• [Aim of the exercise]: Continue the passage below on the doctrine of God's providence, starting after its final sentence.

• [Extract]:

If an evolutionary and subjective world-view prevails i.e., if the subjectivism of modern philosophy and modern life and religion prevails, then it logically follows that the government of all things is not upon God's shoulders but man's. We then have humanism and the belief in the sovereignty and ultimacy of man. In religion, this means that man can say no to God and can reject God's efforts to redeem man. Man in his sovereign free will can bar the door to God's plans and purposes. In such a perspective, no consistent doctrine of providence is possible. For the non-Church humanists, some vague "purpose" or direction in evolution can be assumed by faith, i.e., that it is upwards, evolution and not devolution. That future course, however, is at best problematic, and it may mean the elimination of man as another kind of dinosaur.
A strictly Biblical doctrine of creation not only logically requires an objective rather than subjective world-view, a theology rather than an anthropology, but is also requires a high doctrine of providence. Isaiah tells us of the Messiah, "The government shall be upon his shoulder...Of the increase of his government and peace there shall be no end" (Isa. 0:6,7). The God who is totally the Creator of all things is also totally the determiner and the governor thereof.
Providence, the Greek word pronoia (Acts 14:2), sums up in a word God's government, guidance, care and purposive direction of all His creation. Pronoia means literally "perceiving beforehand" and is thus closely related to foreknowledge and predestination. However, foreknowledge and predestination stress God's direction in history of the acts of all men and of all natural phenomena. The purpose of providence is to effect God's eternal purpose in creation, and it does so infallibly, so that all things move to their determined end, to set forth God's purpose, justice, and holiness. This means, as Grintz has pointed out, "hence there is a connection between providence and the principle of reward and punishment."1
As Grintz points out, paganism held to a fixed order in the universe which was above the gods. The gods were themselves products of the universe, not its governors. Providence means rather God's unlimited and total control over all creation and also His personal relation with all men, and with all things, without exception. It means, moreover, that "Neither is there any creature that is not manifest in his sight; but all things are naked and opened unto the eyes of him with whom we have to do" (Heb. 4:13).
God's providence is cosmic: it embraces the whole of creation. It is national, in that it controls the destinies of all nations, peoples, tribes and tongues. It is personal, extending to every man in every age of history. It is natural, in that it includes the flowers and grass of the field, and the sparrow. It is total, because He is the sovereign Lord and Creator.

• [Data excerpts]:
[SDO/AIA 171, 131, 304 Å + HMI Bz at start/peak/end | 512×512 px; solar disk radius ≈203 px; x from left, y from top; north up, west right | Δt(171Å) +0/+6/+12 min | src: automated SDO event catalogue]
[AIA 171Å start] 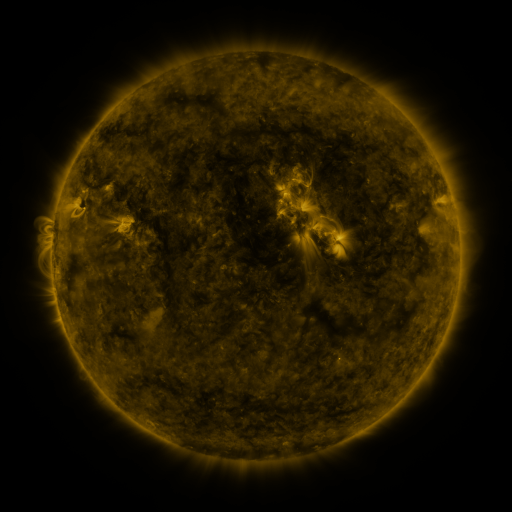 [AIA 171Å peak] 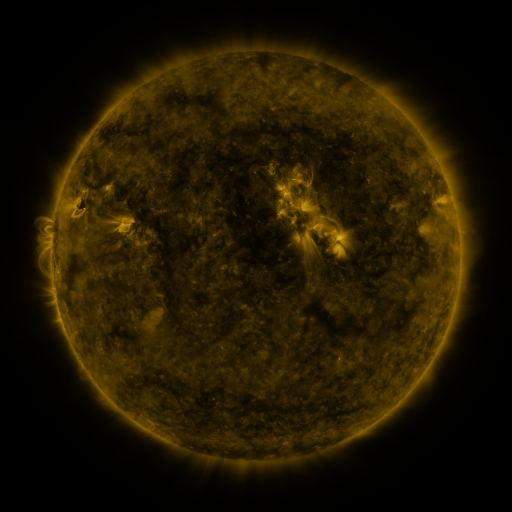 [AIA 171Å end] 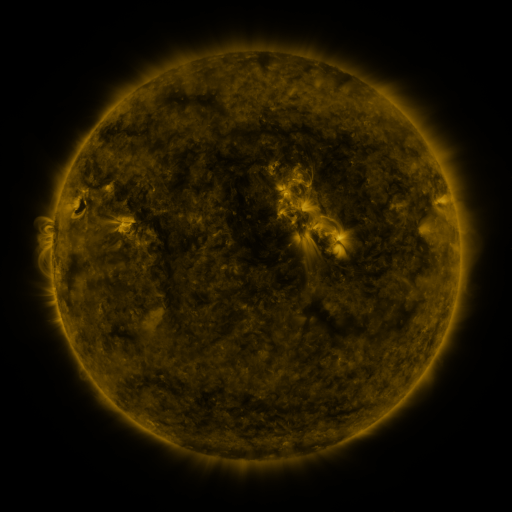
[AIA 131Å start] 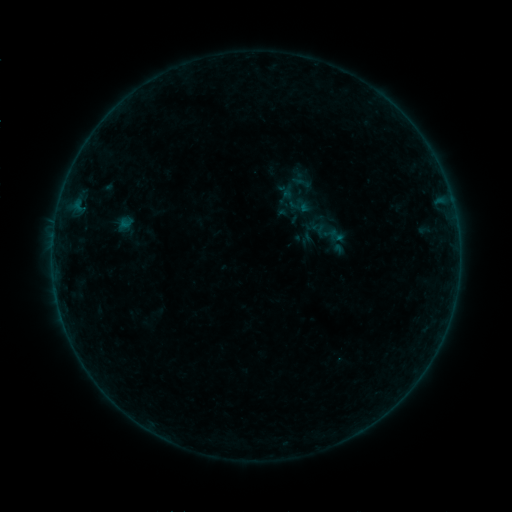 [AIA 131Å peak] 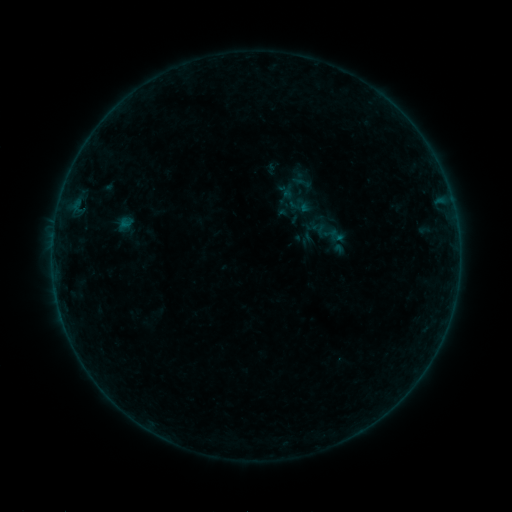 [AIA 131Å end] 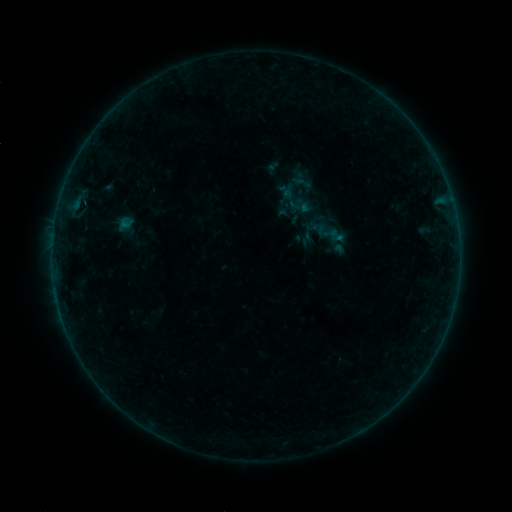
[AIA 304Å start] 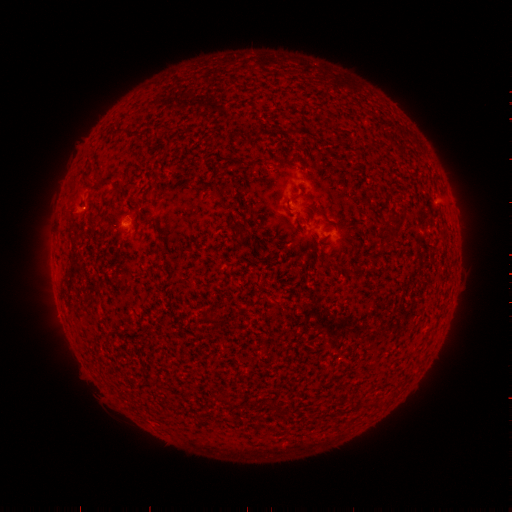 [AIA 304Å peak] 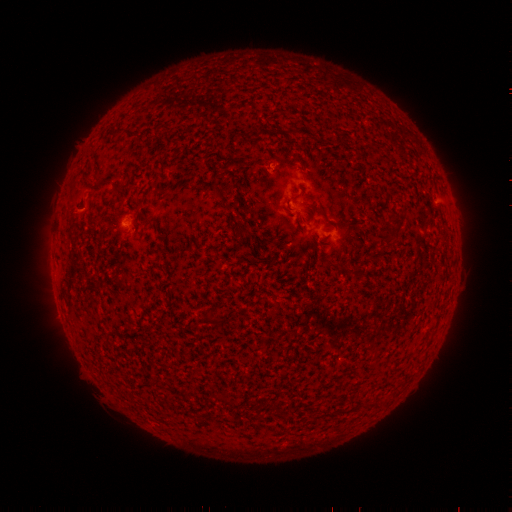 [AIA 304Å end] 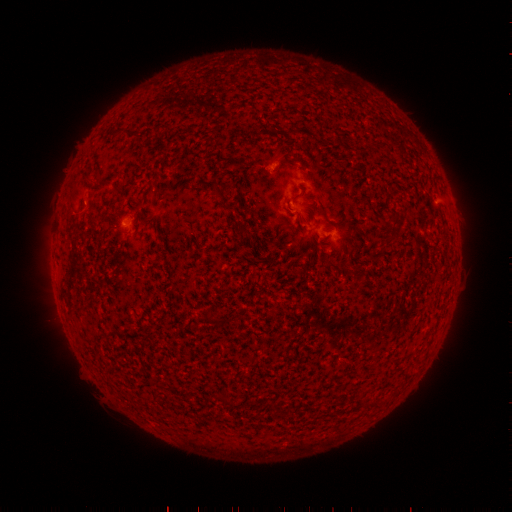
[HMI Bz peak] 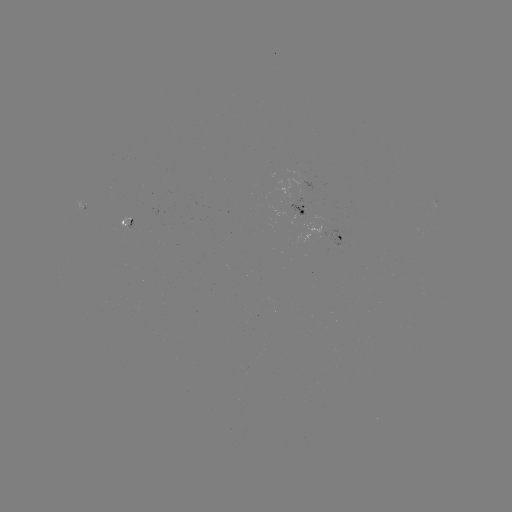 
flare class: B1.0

==

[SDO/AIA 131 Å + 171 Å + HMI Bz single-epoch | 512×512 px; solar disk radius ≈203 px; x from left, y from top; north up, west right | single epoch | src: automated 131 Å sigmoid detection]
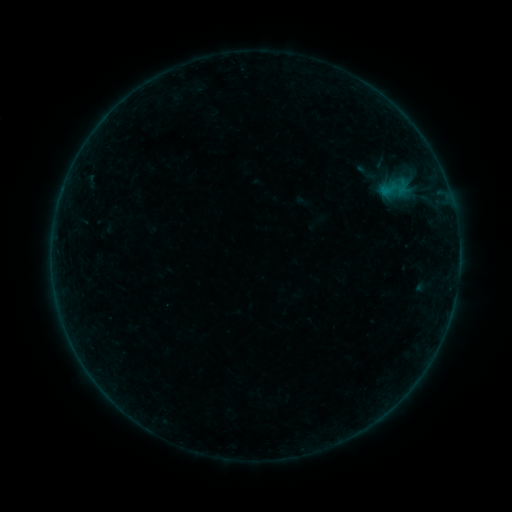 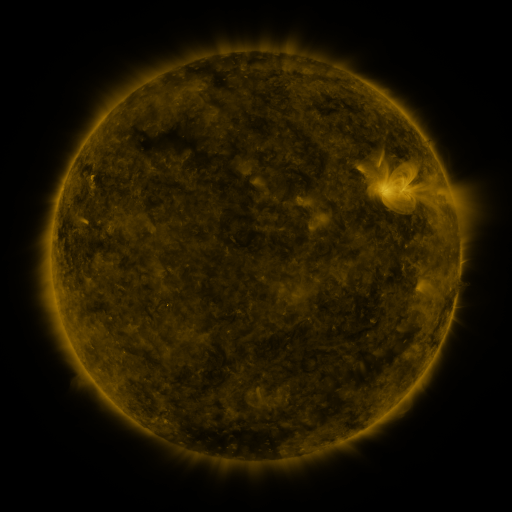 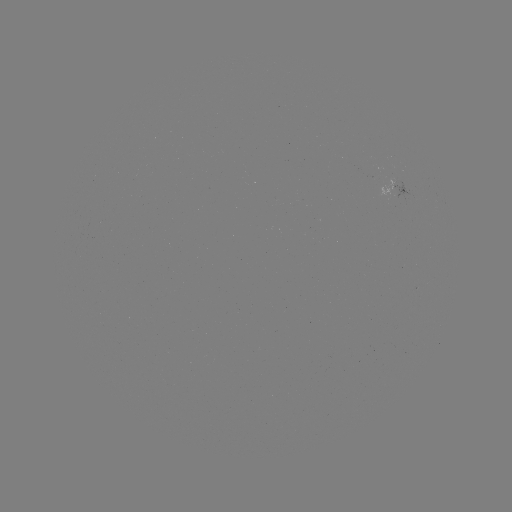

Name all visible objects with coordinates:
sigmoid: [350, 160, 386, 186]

• [Task answer]:
As Grintz notes, "It can be said that the entire Bible is a record of divine providence, whether general or individual."2
In Psalms and in Proverbs, the doctrine of providence is set forth with respect to the details of our lives and actions. Proverbs 16:33 declares: "The lot is cast into the lap; but the whole disposing thereof is of the LORD." Nothing is outside God's government and providence. "The king's heart is in the hand of the LORD as the rivers of water: he turneth it withersoever he will" (Prov. 21:1). All things are governed by God's providence in terms of God's objective and holy purpose, not in terms of man's subjective judgments and pleasure. Man's pleasure comes, in any true sense, in enjoying and glorifying God, Who is ever mindful of His own, and Who is the eternal Judge of all things. Thus, Solomon counsels,
Rejoice, O young man, in thy youth, and let the heart cheer thee in the days of thy youth, and walk in the ways of thine heart, and in the sight of thine eyes: but know thou, that for all these things God will bring thee into judgment. (Eccles. 11:9)This means that, because God is the Lord, there is no inconsequential act in all of creation. Romans 8:28 makes clear that God uses every event to His own good purpose, so that even man's wrath and evil shall praise Him, i.e., work to God's purpose and glory (Ps. 76:10). As a result, God's purpose can never be frustrated, and all things work together for evil to them who deny the Lord:
Let all their wickedness come before thee; and do unto them, as thou has done unto me for all my transgressions: for my sighs are many, and my heart is faint. (Lam. 1:22)
For the day of the LORD is near upon all the heather: as thou hast done, it shall be done unto thee: thy reward shall return upon thine own head. (Obadiah 15)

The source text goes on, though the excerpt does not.